Original ticket http://projects.scipy.org/numpy/ticket/1522 on 2010-06-27 by trac user glub, assigned to unknown.

I am consistently getting segfaults when I call any() on a particular array of 42364 elements. I will try to attach the array as a text file. There doesn't appear to be anything interesting about the array except that it does not have any zeros and appears to have a lot of smallish, duplicate values. I got the same segfault in 1.3.0, 1.4.1, and r8464 from svn:

Program received signal SIGSEGV, Segmentation fault.
0x00007ffff03eac2f in PyUFunc_Reduce (self=, args=, kwds=, operation=)
at numpy/core/src/umath/ufunc_object.c:2785
2785 Py_XINCREF(((PyObject *)loop->castbuf));
(gdb) bt
#0 0x00007ffff03eac2f in PyUFunc_Reduce (self=, args=, kwds=, operation=)
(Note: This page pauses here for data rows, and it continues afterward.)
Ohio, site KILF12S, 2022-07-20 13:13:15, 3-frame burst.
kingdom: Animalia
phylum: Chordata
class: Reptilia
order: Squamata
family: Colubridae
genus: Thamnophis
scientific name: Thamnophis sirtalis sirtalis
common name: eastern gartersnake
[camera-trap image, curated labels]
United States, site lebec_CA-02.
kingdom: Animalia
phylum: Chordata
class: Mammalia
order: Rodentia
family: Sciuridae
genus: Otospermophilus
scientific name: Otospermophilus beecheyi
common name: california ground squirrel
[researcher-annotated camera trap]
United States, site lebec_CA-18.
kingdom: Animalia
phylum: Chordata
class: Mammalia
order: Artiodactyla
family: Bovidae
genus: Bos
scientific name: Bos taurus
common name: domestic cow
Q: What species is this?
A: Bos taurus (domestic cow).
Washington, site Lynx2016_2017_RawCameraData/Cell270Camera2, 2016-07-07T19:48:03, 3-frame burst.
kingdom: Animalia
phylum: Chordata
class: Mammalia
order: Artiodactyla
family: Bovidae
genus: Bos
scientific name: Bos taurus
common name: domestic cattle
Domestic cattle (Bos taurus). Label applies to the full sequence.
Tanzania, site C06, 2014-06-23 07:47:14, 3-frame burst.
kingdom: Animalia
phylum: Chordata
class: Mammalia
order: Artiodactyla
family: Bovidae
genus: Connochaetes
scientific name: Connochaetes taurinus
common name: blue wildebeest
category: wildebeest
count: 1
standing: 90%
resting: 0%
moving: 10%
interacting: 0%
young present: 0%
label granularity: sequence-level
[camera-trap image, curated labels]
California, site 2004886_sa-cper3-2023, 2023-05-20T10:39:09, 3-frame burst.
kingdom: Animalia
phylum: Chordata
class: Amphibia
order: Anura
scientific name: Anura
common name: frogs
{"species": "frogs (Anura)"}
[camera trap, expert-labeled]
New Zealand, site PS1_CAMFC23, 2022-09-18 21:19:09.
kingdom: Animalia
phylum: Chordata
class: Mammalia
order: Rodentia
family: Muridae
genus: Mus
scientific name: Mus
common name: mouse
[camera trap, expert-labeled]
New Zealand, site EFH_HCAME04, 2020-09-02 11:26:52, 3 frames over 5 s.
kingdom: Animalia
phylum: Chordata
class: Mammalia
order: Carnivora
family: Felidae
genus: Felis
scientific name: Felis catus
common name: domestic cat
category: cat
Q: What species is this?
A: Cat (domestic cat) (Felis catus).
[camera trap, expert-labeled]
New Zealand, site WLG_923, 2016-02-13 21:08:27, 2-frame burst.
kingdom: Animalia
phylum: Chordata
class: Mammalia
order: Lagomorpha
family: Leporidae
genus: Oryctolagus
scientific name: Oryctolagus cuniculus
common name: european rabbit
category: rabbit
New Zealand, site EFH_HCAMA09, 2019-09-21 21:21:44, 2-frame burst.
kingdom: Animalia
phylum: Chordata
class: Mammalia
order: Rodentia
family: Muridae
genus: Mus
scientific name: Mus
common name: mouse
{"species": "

at numpy/core/src/umath/ufunc_object.c:2785

#1 PyUFunc_GenericReduction (self=, args=, kwds=, operation=)

at numpy/core/src/umath/ufunc_object.c:3352

#2 0x00000035d1043db3 in PyObject_Call () from /usr/lib64/libpython2.6.so.1.0
#3 0x00007ffff065ecbe in PyArray_GenericReduceFunction (m1=, op=, axis=, rtype=, out=0x0)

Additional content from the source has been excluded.